** Given information follows **

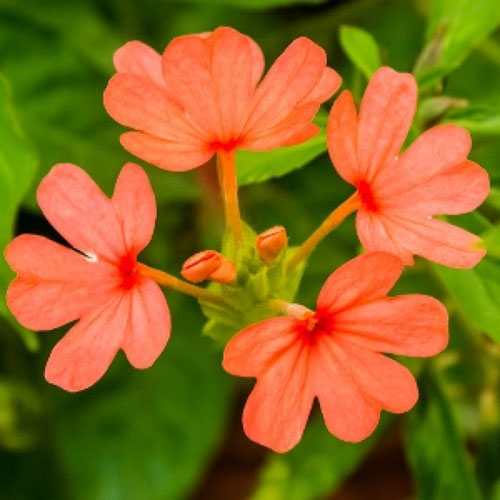 Crossandra flower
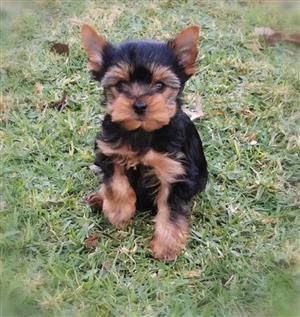 Teacup Female Yorkie puppy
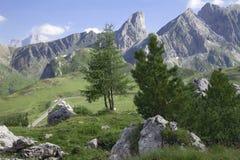 Montagna delle dolomia con gli alberi nella priorità alta Immagini Stock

** End of Given information **

> [Exercise directions] In this exercise, set down all of the data exactly, without the pictures.

> [Task response]
 Crossandra flower
 Teacup Female Yorkie puppy
 Montagna delle dolomia con gli alberi nella priorità alta Immagini Stock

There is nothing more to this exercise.